Of course, all necessary measures need to be taken to restore security and dignity for the people of Kosovo. But the universality of human dignity should not permit a glaring disparity in the way the international community responds to human tragedy in different parts of the world.
The Sudan is clearly a case in point. Government troops and paramilitary forces, operating jointly with Arab tribal militias, have devastated southern tribes, razed their villages, looted their cattle, destroyed their crops, killed at random, and even enslaved children and women. War-generated famine in which the government has impeded and sometimes blocked access to international humanitarian agencies accounts for at least a half-million of the lives lost in the conflict.

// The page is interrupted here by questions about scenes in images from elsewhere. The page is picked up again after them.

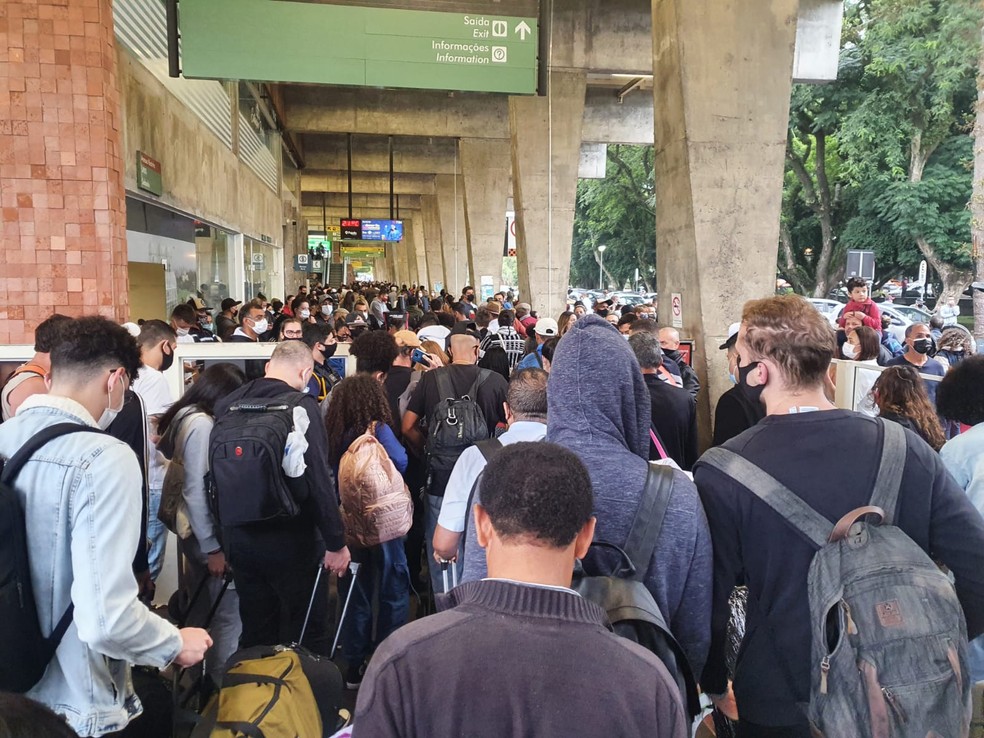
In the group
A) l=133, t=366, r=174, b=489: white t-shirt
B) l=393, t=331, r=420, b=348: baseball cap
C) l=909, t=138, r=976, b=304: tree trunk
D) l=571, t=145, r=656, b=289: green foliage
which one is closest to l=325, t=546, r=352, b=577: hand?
l=133, t=366, r=174, b=489: white t-shirt

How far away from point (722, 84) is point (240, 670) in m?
7.84

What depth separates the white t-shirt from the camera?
4.18m

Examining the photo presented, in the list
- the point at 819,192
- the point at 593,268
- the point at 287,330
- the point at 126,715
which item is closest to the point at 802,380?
the point at 126,715

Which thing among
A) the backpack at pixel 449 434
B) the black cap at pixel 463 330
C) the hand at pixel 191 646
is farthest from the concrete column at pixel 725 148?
the hand at pixel 191 646

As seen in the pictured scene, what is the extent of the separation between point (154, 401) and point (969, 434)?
13.6 feet

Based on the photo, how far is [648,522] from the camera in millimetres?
1882

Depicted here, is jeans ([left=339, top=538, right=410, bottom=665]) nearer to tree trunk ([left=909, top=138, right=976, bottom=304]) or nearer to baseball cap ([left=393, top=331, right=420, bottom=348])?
baseball cap ([left=393, top=331, right=420, bottom=348])

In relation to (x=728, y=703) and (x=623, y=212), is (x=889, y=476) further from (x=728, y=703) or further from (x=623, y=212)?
(x=623, y=212)

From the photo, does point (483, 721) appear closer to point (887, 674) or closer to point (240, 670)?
point (887, 674)

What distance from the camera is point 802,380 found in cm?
213

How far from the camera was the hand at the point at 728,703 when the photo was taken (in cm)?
212

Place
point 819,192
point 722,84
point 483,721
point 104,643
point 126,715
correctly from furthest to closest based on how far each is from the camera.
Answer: point 819,192 < point 722,84 < point 126,715 < point 104,643 < point 483,721

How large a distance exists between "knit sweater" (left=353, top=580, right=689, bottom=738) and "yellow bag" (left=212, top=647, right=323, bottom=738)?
144cm

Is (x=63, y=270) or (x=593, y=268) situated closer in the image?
(x=63, y=270)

The pressing question is how to end the war. In 1993 the neighboring countries of the Inter-Governmental Authority for Development (IGAD) initiated a peace process that stipulated a declaration of principles recognizing the right of self-determination for the people of the south, giving unity priority, and creating conditions for separation of religion and state, pluralistic democracy, decentralization of power and respect for human rights. But IGAD lacks the capacity to impose any agreement on the parties.

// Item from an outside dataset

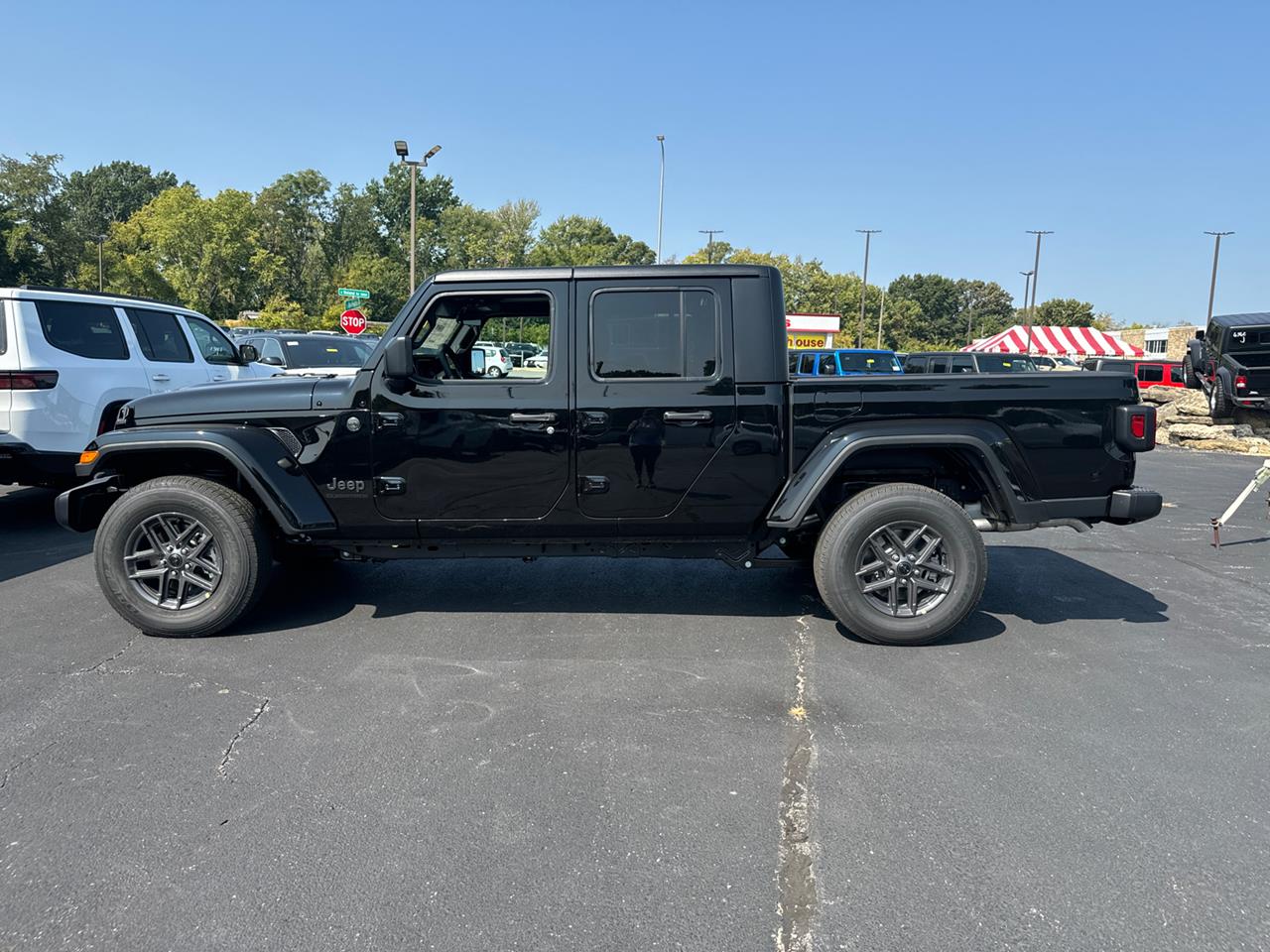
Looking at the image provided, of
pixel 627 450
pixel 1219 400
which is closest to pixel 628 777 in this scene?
pixel 627 450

Despite the ambivalence of the Arab-Muslim north toward the United States, both sides concur that it is the only power capable of brokering and guaranteeing a viable peace agreement. Although Americans are probably tired of hearing it, the fact is that the United States enjoys an unrivaled position of world leadership, which carries both advantages and the burdens of responsibility. This does not mean that the United States should address all the crises around the world on an equal footing. It simply means developing a global vision and tailoring responses to specific situations.
What the Sudanese situation calls for is a concentrated diplomatic effort with commensurate incentives and disincentives carried out under a determined American leadership but in concert with regional and international actors. The following steps need to be taken:
- Despite the shortcomings of the IGAD process, it has acquired international legitimacy and should be strengthened financially, administratively and diplomatically.
- The IGAD Partners Forum, which includes the United States and a number of Western countries, should, with the United Nations and the Organization of African Unity, contribute financial and technical support.
- As for the substantive issues, the focus should be placed on ensuring self-determination for the south — on which all parties agree — but that needs to be formally adopted in a binding and guaranteed agreement.
- The existence of such a choice should motivate those in the north advocating national unity to strive harder to create conditions favorable to the option of unity in the referendum on self-determination.
- The National Democratic Alliance, which includes all the opposition parties, should be involved in the negotiations to address the need for reform in the whole country.
- For self-determination to be credible, international enforcement mechanisms involving the IGAD partners, the United Nations and the Organization of African Unity must be adopted. These include guarantees for a sustainable cease-fire, negotiating an interim administration and security arrangement in the south, and an internationally supervised referendum.
The time is long overdue for the international community to go beyond generous humanitarian response and stop the war. The United States is called upon to offer a low-cost leadership to do this much.